(Source records)
- Opening Delimiter -

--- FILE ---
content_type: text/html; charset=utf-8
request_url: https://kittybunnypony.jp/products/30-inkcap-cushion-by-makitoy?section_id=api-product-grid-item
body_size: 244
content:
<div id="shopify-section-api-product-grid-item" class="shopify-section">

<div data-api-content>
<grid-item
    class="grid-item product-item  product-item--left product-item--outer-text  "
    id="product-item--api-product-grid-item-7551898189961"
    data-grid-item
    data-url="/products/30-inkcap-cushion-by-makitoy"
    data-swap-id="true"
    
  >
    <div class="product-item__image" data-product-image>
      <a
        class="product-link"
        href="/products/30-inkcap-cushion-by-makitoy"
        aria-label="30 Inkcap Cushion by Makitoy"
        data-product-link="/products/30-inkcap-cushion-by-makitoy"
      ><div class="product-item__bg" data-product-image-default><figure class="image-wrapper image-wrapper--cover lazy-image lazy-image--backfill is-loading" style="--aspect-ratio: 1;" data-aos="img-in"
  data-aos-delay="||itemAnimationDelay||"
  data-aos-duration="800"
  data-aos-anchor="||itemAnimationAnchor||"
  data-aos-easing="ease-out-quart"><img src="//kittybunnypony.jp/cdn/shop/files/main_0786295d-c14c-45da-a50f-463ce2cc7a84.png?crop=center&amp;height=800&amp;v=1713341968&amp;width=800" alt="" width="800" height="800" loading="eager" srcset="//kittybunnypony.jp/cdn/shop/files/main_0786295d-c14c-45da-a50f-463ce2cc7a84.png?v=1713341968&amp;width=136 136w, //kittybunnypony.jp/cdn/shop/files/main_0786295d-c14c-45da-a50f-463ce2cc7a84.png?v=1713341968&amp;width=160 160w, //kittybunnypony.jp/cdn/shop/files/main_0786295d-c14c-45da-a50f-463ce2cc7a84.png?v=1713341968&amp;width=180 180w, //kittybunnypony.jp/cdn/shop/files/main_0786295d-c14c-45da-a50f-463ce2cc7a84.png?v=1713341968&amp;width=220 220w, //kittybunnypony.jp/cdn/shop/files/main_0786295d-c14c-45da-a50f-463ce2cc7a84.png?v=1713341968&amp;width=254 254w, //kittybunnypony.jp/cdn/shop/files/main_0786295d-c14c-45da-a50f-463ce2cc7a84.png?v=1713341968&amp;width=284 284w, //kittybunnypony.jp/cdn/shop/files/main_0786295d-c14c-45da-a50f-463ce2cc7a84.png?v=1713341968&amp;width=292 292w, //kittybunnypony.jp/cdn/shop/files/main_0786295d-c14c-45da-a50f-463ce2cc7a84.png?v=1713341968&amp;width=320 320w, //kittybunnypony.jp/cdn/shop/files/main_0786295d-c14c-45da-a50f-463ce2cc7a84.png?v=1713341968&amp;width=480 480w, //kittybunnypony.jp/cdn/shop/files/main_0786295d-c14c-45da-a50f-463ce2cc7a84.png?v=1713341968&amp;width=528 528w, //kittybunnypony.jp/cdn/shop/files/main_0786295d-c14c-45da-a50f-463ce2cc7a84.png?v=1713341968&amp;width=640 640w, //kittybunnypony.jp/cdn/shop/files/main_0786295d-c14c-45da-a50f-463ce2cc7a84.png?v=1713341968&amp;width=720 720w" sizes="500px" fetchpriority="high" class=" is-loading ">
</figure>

- Closing Delimiter -

WHAT IS NEEDED
Repeat the records, every one of them, without any deviation.

ANSWER FOR THE TASK
--- FILE ---
content_type: text/html; charset=utf-8
request_url: https://kittybunnypony.jp/products/30-inkcap-cushion-by-makitoy?section_id=api-product-grid-item
body_size: 244
content:
<div id="shopify-section-api-product-grid-item" class="shopify-section">

<div data-api-content>
<grid-item
    class="grid-item product-item  product-item--left product-item--outer-text  "
    id="product-item--api-product-grid-item-7551898189961"
    data-grid-item
    data-url="/products/30-inkcap-cushion-by-makitoy"
    data-swap-id="true"
    
  >
    <div class="product-item__image" data-product-image>
      <a
        class="product-link"
        href="/products/30-inkcap-cushion-by-makitoy"
        aria-label="30 Inkcap Cushion by Makitoy"
        data-product-link="/products/30-inkcap-cushion-by-makitoy"
      ><div class="product-item__bg" data-product-image-default><figure class="image-wrapper image-wrapper--cover lazy-image lazy-image--backfill is-loading" style="--aspect-ratio: 1;" data-aos="img-in"
  data-aos-delay="||itemAnimationDelay||"
  data-aos-duration="800"
  data-aos-anchor="||itemAnimationAnchor||"
  data-aos-easing="ease-out-quart"><img src="//kittybunnypony.jp/cdn/shop/files/main_0786295d-c14c-45da-a50f-463ce2cc7a84.png?crop=center&amp;height=800&amp;v=1713341968&amp;width=800" alt="" width="800" height="800" loading="eager" srcset="//kittybunnypony.jp/cdn/shop/files/main_0786295d-c14c-45da-a50f-463ce2cc7a84.png?v=1713341968&amp;width=136 136w, //kittybunnypony.jp/cdn/shop/files/main_0786295d-c14c-45da-a50f-463ce2cc7a84.png?v=1713341968&amp;width=160 160w, //kittybunnypony.jp/cdn/shop/files/main_0786295d-c14c-45da-a50f-463ce2cc7a84.png?v=1713341968&amp;width=180 180w, //kittybunnypony.jp/cdn/shop/files/main_0786295d-c14c-45da-a50f-463ce2cc7a84.png?v=1713341968&amp;width=220 220w, //kittybunnypony.jp/cdn/shop/files/main_0786295d-c14c-45da-a50f-463ce2cc7a84.png?v=1713341968&amp;width=254 254w, //kittybunnypony.jp/cdn/shop/files/main_0786295d-c14c-45da-a50f-463ce2cc7a84.png?v=1713341968&amp;width=284 284w, //kittybunnypony.jp/cdn/shop/files/main_0786295d-c14c-45da-a50f-463ce2cc7a84.png?v=1713341968&amp;width=292 292w, //kittybunnypony.jp/cdn/shop/files/main_0786295d-c14c-45da-a50f-463ce2cc7a84.png?v=1713341968&amp;width=320 320w, //kittybunnypony.jp/cdn/shop/files/main_0786295d-c14c-45da-a50f-463ce2cc7a84.png?v=1713341968&amp;width=480 480w, //kittybunnypony.jp/cdn/shop/files/main_0786295d-c14c-45da-a50f-463ce2cc7a84.png?v=1713341968&amp;width=528 528w, //kittybunnypony.jp/cdn/shop/files/main_0786295d-c14c-45da-a50f-463ce2cc7a84.png?v=1713341968&amp;width=640 640w, //kittybunnypony.jp/cdn/shop/files/main_0786295d-c14c-45da-a50f-463ce2cc7a84.png?v=1713341968&amp;width=720 720w" sizes="500px" fetchpriority="high" class=" is-loading ">
</figure>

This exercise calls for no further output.